- Nearest city: Machadinho d'Oeste, Rondônia
- Coordinates: 9°29′59″S 61°55′36″W﻿ / ﻿9.499745°S 61.926626°W
- Area: 5,566 hectares (13,750 acres)
- Designation: Extractive reserve
- Created: 4 September 1995
- Administrator: Secretaria de Estado do Desenvolvimento Ambiental (RO)

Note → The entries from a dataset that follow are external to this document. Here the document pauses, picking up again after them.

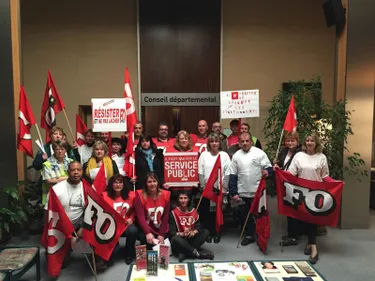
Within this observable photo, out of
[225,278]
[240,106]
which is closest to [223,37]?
[240,106]

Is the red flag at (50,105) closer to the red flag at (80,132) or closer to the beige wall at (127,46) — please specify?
the red flag at (80,132)

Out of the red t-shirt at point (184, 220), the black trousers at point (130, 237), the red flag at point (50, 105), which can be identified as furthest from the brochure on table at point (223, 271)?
the red flag at point (50, 105)

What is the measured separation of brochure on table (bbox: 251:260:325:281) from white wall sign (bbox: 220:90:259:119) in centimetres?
226

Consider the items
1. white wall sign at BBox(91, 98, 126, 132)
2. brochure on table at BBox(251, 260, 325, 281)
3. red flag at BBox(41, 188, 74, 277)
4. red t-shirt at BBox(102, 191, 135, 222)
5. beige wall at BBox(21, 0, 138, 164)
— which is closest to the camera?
brochure on table at BBox(251, 260, 325, 281)

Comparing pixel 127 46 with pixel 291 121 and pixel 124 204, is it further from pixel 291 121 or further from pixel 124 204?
pixel 124 204

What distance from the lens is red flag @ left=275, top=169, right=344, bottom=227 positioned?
12.7 ft

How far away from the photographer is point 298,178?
402 cm

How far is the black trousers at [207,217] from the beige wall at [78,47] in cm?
419

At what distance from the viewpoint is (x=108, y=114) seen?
4.45 metres

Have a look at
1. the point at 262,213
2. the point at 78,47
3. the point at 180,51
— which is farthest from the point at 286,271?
the point at 78,47

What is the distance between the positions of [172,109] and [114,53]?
6.55 ft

= Massaranduba Extractive Reserve =

Extractive reserve in the state of Rondônia, Brazil

Massaranduba Extractive Reserve (Reserva Extrativista Massaranduba) is an extractive reserve in the state of Rondônia, Brazil.

==Location==

Machadinho Rubber Tappers reserves: 15. Massaranduba

Massaranduba Extractive Reserve is in the municipality of Machadinho d'Oeste, Rondônia.
It has an area of 5566 ha.
According to an NGO in 1994 there were only five inhabitants and 99.48% of the original vegetation coverage remained.
The main threat was illegal removal of timber.

==Economy==

Massaranduba Extractive Reserve is one of 15 small extractive reserves in the municipalities of Machadinho d'Oeste, Cujubim and Vale do Anari, remnants of the former Seringal Santo Antônio, Seringal São Paulo and Seringal São Gonçalo rubber extraction concessions.
They are administered by the Association of Machadinho Rubber Tappers.
The main resource extracted from the forest is rubber, as well as nuts and copaiba oil.

==History==

On 18 November 1991 the Massaranduba Forest Reserve was closed to settlement, deforestation, professional fishing, logging, mining and other activities that could compromise sustainable use other than the activities of small farmers, rubber tappers and fisherfolk.
Massaranduba Extractive Reserve was created by state decree 7.103 of 4 September 1995 with an area of 5566 ha.
The purpose was to provide an area for sustainable use and conservation of natural resources by the agro-extractive population.